**GIVEN TASK 1:** Transcribe the whole passage on image translation and object detection below, keeping every word and line unchanged.

··· EXCERPT TO READ ···

Table I reports the quantitative comparison of the semantic consistency of various translation models. The proposed MornGAN outperforms other methods in terms of semantic retention in four large sample categories (i.e., road, building, sky, and car) and three small sample categories (i.e., traffic sign, pedestrian, and motorcycle). As there are few available samples and diverse colors, all methods have poor translation performance for the traffic sign, truck, bus, and motorcycle categories. Benefiting from a memory-guided collaborative attention strategy, the proposed method slightly outperforms other methods in semantic preservation for traffic signs and motorcycles. However, due to the lack of spatial continuity constraints on large object representation, the proposed method produces limited improvement in translation performance for truck and bus. Overall, the proposed method outperforms the other methods by a significant margin (i.e., at least 8.2%) in terms of mIoU for scene layout maintenance.

4.3.2 Object Detection

Better translation should facilitate better object detection. Fig. 6 presents the qualitative comparison of the colorization and object detection by YOLOv4 [52] on the translated images of various I2I translation methods. As shown in the red dashed boxes, almost all methods fail to reasonably translate the distant car except ours, which demonstrates the superiority of the proposed method for small object preservation. For the translation of the occluded objects, as shown in the green dashed boxes, all the I2I translation methods fail to make YOLOv4 recognize the complete six pedestrians except ours. Although YOLOv4 can identify pedestrians in well-lit areas of the NVC image, it cannot identify pedestrians in low-light areas (i.e., the area between the red dashed box and the green dashed box in the original image), which can be complemented by the proposed method.

··· RECORDS SHOWN ···

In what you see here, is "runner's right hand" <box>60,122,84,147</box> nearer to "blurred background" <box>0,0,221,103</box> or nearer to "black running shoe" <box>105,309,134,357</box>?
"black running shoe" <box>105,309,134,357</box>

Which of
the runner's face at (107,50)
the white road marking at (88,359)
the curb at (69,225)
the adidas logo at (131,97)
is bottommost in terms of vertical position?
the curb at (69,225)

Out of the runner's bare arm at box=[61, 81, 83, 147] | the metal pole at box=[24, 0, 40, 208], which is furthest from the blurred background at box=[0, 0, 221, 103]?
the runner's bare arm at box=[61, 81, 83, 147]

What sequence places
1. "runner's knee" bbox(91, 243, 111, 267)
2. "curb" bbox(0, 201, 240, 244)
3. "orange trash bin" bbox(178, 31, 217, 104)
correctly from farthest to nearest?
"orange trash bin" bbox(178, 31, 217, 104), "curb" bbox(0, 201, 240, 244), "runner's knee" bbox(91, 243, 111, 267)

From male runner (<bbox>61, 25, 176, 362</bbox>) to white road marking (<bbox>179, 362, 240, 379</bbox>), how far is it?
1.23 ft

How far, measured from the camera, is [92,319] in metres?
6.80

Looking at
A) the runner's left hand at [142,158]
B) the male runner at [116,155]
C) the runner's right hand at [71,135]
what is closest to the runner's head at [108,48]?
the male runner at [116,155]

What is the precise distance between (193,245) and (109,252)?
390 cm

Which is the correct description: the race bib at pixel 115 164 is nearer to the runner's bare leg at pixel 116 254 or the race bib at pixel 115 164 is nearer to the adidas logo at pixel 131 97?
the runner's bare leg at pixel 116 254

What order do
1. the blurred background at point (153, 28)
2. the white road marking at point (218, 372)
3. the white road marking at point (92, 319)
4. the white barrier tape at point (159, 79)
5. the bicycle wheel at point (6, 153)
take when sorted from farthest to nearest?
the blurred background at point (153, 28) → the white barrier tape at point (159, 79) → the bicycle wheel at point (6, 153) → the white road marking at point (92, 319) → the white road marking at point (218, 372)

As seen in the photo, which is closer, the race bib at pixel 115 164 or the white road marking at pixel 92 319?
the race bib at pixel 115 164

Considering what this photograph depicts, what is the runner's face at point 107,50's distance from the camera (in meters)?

···

**GIVEN TASK 2:** Pull out each line of the entries above that contains the string "nearest".

**TASK OUTPUT 1:**
Table I reports the quantitative comparison of the semantic consistency of various translation models. The proposed MornGAN outperforms other methods in terms of semantic retention in four large sample categories (i.e., road, building, sky, and car) and three small sample categories (i.e., traffic sign, pedestrian, and motorcycle). As there are few available samples and diverse colors, all methods have poor translation performance for the traffic sign, truck, bus, and motorcycle categories. Benefiting from a memory-guided collaborative attention strategy, the proposed method slightly outperforms other methods in semantic preservation for traffic signs and motorcycles. However, due to the lack of spatial continuity constraints on large object representation, the proposed method produces limited improvement in translation performance for truck and bus. Overall, the proposed method outperforms the other methods by a significant margin (i.e., at least 8.2%) in terms of mIoU for scene layout maintenance.

4.3.2 Object Detection

Better translation should facilitate better object detection. Fig. 6 presents the qualitative comparison of the colorization and object detection by YOLOv4 [52] on the translated images of various I2I translation methods. As shown in the red dashed boxes, almost all methods fail to reasonably translate the distant car except ours, which demonstrates the superiority of the proposed method for small object preservation. For the translation of the occluded objects, as shown in the green dashed boxes, all the I2I translation methods fail to make YOLOv4 recognize the complete six pedestrians except ours. Although YOLOv4 can identify pedestrians in well-lit areas of the NVC image, it cannot identify pedestrians in low-light areas (i.e., the area between the red dashed box and the green dashed box in the original image), which can be complemented by the proposed method.

**TASK OUTPUT 2:**
correctly from farthest to nearest?
take when sorted from farthest to nearest?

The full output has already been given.